Vous parliez d'activité nomade concernant les bateaux. Pour autant, les flottes trouvent chacune leur équilibre dans tel ou tel endroit, et il n'est pas si aisé d'en changer. Il n'en demeure pas moins que, dans l'hypothèse où les navires français et européens devraient complètement sortir des eaux britanniques, ceux qui travaillent aujourd'hui dans la ZEE britannique disposent presque tous de droits de pêche dans une bonne part des eaux communautaires. La conséquence directe serait bien sûr la sortie des eaux britanniques. La deuxième serait que ces bateaux chercheront une activité ailleurs. Et ils ont tous des droits à le faire. Les zones qui atteignent aujourd'hui l'équilibre, je pense à Ouest-Irlande et Sud-Irlande, ou encore à Ouest-Bretagne où les pêches ont tendance à se régulariser, se verront complètement déstabilisées. En effet, tout ce flux dont vous avez vu l'intensité en mer Celtique et en Ouest-Écosse se retrouvera dans les zones disponibles. De même que les pêcheurs de Boulogne-sur-Mer qui pêchent pour une bonne part dans la partie nord de la Manche ont le droit de travailler dans la partie sud. C'est un droit qu'ils utiliseront nécessairement, déstabilisant d'autant les pêcheries qui y sont déjà. L'hypothèse la pire, dans laquelle nous nous ferions complètement exclure des eaux britanniques, produirait ce premier effet.

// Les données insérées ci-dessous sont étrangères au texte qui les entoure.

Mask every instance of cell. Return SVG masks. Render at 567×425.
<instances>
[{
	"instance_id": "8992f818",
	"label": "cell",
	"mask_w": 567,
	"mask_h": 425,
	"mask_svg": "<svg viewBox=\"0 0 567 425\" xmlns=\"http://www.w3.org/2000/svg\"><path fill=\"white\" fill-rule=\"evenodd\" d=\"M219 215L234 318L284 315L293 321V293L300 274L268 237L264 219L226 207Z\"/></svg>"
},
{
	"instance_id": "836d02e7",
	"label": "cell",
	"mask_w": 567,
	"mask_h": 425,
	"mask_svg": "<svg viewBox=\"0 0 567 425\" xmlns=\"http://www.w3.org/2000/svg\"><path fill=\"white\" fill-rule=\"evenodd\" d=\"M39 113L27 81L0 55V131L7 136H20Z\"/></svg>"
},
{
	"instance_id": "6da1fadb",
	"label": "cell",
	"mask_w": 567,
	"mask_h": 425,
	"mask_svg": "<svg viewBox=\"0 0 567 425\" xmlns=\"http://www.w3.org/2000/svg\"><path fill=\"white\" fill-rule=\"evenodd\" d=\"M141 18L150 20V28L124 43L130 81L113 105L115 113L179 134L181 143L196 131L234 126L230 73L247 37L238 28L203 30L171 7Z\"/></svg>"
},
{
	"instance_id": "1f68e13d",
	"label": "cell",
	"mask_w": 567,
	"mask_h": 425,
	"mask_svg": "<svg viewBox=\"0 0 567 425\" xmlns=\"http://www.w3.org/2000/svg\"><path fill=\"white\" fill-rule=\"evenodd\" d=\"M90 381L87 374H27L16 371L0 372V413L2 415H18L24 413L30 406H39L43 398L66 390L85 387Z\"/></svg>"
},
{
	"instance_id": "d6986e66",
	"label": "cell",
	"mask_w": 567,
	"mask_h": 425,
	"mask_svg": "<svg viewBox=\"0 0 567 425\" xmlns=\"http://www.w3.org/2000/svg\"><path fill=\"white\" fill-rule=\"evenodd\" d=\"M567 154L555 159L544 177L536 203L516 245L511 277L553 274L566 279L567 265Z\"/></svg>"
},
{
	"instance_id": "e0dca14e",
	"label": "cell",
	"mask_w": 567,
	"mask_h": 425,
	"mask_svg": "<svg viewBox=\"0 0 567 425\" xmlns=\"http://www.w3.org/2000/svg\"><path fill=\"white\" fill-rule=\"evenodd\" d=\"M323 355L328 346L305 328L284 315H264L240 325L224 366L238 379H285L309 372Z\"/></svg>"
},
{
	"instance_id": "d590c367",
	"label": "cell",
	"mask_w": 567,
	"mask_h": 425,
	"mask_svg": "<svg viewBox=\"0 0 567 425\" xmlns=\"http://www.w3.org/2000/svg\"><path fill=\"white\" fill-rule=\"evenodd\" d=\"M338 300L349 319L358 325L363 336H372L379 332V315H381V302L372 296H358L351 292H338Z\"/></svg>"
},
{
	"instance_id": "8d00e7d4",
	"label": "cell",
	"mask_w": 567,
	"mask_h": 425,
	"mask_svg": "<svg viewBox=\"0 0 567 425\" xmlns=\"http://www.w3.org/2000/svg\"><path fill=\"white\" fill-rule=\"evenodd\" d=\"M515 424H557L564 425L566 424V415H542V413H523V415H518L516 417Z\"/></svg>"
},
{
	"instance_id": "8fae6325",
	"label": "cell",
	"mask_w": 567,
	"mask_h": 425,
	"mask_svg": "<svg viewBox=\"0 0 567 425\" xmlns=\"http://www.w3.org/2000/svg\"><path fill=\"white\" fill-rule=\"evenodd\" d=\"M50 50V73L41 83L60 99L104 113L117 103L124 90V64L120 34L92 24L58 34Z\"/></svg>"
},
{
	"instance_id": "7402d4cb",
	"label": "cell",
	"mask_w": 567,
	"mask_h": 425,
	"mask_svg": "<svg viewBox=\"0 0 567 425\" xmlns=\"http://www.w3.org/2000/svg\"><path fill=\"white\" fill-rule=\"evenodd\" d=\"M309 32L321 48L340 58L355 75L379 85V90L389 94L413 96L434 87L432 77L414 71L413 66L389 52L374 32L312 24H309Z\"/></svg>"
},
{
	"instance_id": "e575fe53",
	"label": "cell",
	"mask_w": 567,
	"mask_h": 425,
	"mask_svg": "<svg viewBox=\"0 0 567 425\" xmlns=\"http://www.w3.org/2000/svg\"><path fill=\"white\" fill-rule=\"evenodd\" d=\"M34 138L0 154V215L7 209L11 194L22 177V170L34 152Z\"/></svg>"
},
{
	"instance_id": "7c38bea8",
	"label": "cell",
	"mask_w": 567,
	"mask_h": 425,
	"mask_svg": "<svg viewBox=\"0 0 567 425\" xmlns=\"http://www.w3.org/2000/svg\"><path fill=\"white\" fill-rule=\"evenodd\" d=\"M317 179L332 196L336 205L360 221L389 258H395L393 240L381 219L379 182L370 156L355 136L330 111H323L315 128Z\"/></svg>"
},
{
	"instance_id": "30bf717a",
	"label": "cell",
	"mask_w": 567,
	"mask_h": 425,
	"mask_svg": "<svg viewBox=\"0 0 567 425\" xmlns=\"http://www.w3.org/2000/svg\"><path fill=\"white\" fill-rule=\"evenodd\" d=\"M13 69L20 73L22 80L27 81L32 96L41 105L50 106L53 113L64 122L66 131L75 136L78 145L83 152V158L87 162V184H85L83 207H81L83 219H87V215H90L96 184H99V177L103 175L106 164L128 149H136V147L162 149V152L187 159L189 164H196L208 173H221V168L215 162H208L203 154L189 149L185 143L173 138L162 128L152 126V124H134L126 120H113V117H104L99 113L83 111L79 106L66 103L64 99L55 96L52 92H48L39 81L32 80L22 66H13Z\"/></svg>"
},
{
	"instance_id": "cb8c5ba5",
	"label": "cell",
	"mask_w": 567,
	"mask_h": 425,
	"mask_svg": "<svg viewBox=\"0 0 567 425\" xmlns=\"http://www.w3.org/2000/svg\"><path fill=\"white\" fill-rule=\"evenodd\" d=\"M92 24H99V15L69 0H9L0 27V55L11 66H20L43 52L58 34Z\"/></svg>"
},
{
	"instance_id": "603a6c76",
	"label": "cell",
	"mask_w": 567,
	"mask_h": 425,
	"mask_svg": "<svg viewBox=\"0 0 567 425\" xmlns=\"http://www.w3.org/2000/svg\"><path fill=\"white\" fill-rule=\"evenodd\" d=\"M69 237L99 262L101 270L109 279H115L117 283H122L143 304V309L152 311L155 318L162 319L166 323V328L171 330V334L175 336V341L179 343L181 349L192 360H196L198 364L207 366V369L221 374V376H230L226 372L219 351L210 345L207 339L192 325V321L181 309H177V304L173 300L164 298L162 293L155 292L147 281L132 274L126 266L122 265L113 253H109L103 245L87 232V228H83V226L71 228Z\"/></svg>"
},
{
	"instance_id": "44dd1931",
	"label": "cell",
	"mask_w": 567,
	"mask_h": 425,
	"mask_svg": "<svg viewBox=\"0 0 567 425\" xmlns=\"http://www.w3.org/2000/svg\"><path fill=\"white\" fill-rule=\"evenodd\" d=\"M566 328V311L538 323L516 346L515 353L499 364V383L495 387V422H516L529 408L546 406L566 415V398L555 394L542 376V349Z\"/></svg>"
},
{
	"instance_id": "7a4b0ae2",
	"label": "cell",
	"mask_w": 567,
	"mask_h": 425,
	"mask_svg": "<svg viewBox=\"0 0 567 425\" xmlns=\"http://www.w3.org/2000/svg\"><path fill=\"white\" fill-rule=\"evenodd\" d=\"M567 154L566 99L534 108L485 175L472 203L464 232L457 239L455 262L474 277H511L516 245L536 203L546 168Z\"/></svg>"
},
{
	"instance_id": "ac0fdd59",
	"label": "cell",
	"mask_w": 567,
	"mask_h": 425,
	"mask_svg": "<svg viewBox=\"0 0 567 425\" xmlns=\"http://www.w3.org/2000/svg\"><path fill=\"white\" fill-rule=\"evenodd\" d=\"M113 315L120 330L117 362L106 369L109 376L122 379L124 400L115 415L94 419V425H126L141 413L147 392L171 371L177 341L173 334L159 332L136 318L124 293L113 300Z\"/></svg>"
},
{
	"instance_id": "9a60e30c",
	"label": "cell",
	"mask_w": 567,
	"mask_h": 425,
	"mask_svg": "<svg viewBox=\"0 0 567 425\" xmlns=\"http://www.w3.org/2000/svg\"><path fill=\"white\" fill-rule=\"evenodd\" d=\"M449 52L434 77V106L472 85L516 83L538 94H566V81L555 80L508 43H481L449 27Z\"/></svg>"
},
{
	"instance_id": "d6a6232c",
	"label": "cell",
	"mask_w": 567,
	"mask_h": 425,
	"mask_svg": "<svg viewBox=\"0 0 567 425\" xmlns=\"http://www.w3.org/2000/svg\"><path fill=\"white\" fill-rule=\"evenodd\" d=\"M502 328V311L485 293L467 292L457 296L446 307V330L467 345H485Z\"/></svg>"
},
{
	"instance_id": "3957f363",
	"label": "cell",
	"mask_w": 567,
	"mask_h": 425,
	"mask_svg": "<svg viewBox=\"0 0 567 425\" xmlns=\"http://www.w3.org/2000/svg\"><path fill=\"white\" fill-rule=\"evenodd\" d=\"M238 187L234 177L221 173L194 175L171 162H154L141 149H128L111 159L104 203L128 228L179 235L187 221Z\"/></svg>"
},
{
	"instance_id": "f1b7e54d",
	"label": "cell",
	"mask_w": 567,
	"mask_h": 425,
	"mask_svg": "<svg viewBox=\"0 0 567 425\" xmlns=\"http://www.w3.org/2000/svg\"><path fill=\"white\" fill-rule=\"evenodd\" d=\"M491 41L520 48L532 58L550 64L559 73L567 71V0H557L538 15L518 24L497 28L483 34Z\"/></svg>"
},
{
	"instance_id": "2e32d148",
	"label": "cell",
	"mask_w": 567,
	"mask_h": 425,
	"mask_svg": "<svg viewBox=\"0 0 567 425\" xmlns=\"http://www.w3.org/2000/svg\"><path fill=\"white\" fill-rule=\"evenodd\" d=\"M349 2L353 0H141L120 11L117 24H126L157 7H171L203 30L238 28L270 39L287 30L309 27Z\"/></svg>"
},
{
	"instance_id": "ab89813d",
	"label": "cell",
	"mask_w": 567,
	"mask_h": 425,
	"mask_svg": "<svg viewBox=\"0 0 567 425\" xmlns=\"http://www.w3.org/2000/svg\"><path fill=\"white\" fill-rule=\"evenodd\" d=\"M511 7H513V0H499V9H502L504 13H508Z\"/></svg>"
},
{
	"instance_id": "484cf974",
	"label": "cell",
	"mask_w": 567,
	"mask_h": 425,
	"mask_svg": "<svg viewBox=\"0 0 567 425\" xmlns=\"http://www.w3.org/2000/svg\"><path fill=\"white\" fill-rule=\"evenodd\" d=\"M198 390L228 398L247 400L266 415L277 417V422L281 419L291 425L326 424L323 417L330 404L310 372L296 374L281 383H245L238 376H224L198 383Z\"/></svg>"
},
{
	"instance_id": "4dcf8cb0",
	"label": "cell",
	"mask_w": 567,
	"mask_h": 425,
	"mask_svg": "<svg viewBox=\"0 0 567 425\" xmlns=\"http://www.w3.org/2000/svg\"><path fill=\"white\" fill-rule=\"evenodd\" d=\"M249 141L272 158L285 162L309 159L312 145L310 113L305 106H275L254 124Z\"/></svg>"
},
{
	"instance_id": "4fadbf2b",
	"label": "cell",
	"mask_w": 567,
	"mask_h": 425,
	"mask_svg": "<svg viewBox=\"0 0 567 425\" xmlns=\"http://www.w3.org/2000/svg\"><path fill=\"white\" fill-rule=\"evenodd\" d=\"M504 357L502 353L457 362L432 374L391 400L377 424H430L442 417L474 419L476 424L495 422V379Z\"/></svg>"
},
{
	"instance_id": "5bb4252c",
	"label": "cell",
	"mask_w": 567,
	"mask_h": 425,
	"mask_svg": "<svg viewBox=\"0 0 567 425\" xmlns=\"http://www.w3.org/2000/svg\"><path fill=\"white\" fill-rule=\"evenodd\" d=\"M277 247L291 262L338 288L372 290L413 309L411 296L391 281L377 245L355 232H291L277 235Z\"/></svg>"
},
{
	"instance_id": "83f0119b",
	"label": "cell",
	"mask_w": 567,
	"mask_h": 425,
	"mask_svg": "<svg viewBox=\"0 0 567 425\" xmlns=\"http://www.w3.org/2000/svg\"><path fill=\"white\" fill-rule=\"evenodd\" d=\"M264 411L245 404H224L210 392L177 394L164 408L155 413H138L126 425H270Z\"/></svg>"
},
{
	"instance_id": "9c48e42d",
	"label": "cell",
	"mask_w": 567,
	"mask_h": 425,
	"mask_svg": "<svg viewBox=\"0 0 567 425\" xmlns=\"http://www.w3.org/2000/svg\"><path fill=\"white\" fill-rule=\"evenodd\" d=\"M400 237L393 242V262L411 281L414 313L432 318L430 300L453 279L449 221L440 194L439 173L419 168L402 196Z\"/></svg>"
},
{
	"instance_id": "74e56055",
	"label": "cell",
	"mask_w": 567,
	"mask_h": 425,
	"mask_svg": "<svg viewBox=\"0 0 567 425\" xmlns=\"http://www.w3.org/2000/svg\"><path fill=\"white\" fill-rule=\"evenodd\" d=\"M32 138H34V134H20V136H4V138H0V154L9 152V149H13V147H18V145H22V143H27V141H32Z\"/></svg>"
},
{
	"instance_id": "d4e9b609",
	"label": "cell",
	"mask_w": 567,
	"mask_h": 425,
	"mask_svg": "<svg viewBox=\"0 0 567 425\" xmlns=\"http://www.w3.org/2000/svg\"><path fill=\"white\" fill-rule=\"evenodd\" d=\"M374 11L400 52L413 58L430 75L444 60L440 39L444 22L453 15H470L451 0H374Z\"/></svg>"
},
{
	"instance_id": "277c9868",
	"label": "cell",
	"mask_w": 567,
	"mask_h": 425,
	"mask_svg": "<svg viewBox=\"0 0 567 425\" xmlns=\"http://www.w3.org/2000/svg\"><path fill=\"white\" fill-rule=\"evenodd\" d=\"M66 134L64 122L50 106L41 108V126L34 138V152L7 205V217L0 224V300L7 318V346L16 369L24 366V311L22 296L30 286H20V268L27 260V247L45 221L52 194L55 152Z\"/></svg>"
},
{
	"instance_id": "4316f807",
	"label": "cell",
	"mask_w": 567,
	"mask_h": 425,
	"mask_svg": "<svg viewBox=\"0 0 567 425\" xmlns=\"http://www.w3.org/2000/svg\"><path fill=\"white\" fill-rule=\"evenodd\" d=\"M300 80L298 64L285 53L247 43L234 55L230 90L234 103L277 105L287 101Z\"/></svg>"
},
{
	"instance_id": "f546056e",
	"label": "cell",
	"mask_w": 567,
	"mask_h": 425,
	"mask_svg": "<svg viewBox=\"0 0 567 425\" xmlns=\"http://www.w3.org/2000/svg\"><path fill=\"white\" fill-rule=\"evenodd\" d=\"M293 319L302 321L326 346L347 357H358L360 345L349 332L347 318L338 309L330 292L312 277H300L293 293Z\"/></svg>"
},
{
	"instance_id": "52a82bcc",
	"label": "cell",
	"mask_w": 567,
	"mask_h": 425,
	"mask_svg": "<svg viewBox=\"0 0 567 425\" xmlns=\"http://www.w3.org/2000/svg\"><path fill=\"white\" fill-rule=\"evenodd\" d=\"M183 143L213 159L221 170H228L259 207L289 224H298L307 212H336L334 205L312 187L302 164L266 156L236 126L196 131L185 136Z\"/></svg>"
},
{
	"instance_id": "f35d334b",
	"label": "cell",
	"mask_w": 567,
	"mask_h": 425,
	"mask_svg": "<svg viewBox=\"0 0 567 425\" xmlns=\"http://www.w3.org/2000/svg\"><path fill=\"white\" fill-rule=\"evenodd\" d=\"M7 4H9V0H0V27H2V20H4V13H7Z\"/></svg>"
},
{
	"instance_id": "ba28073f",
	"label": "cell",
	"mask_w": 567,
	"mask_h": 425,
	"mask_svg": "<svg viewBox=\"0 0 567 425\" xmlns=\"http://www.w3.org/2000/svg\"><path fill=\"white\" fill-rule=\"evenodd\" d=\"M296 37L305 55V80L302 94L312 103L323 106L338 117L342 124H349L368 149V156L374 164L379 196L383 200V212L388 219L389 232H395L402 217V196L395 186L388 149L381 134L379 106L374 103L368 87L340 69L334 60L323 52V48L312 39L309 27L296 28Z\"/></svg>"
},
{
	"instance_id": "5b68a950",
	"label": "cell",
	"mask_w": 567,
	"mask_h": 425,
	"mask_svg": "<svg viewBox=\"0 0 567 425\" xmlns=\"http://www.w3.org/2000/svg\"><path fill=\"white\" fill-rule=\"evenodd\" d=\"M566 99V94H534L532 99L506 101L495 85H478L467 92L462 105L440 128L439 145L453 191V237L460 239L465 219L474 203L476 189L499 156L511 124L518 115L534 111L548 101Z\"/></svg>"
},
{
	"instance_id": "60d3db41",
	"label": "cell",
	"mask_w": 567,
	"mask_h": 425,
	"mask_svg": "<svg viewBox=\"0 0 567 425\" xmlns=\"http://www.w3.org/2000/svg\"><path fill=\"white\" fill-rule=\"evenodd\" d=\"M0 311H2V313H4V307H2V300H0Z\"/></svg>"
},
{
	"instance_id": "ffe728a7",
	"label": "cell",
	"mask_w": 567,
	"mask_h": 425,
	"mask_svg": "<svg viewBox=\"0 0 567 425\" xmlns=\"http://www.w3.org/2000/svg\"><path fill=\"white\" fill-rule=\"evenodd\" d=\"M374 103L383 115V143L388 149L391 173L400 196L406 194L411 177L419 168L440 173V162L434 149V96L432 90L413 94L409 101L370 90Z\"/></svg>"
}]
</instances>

Un deuxième effet prendra la forme d'une migration des pêcheries qui travaillent dans les eaux britanniques aujourd'hui et une déstabilisation de l'ensemble des autres pêcheries.
Je souhaite également attirer votre attention quant au fait que l'activité des bateaux est largement remontée vers le nord au cours des dernières années. Pour l'armement qui nous concerne, nous l'avons remontée de pratiquement deux degrés. Alors que nous travaillions au droit de l'Écosse, donc à l'est, nous sommes plutôt rendus à travailler au nord. La raison est que nous suivons le poisson. Faut-il y voir l'effet du réchauffement climatique ? Je ne me prononcerai pas sur ce point. En tout cas, je constate que les bateaux retrouvent du poisson plutôt vers le nord. Cela a des conséquences importantes en termes de quotes-parts. M. Gueudar-Delahaye évoquait tout à l'heure la tentation d'ores et déjà affirmée des Britanniques de récupérer pour leur compte les quotes-parts de quotas qui sont dans leurs eaux. Je pense qu'ils iront plus loin et qu'ils feront le constat que la division des quotas en zones ne correspond plus à la réalité de la présence du poisson. Pour citer cet exemple, alors qu'environ 40 % du quota de merlu se trouvent dans le golfe Gasconne, ce poisson représente moins de 10 % des captures. Et pour cause : le merlu se pêche massivement dans les eaux britanniques, précisément dans les eaux écossaises. C'est au nord des Shetland, là où l'on n'en voyait pas un seul il y a encore vingt ans, que l'on fait les plus grosses captures aujourd'hui. C'est la raison pour laquelle, au-delà de ce qu'évoquait le directeur des pêches, je pense que les Britanniques réclameront plus que les quotes-parts attribuées dans ces eaux. C'est une réalité de présence de poissons probablement liée au réchauffement des eaux. Ce n'est pas une vue de l'esprit, puisqu'il s'est passé sensiblement la même chose avec le maquereau voilà quelques années. Les Irlandais et les Féroïens se sont octroyé un quota important de ce poisson au motif qu'il passait à présent dans leurs eaux. Je ne doute pas que les Britanniques seront tentés de faire de même.
En valeur, une part relativement importante des pêches sort des eaux britanniques. Elle est plus importante en valeur qu'en fréquentation, car ce sont de gros bateaux qui y travaillent et qui apportent le volume. Ce sont aussi ces bateaux qui apportent pour l'essentiel le poisson à travailler. Si le poisson côtier est principalement destiné à être vendu entier, sur des circuits relativement courts et à peu de valeur ajoutée, celui qui fait travailler les ateliers de marée dans les différents ports vient essentiellement des bateaux hauturiers. En dehors de la valeur intrinsèque du poisson, c'est le travail sur les ports qui permet la valorisation.
Enfin, vous avez évoqué la relative faiblesse de la part française, qui ne sera touchée qu'à hauteur de 19 % sur la valeur des captures. L'incidence sera bien plus importante sur la chaîne de valeur du poisson.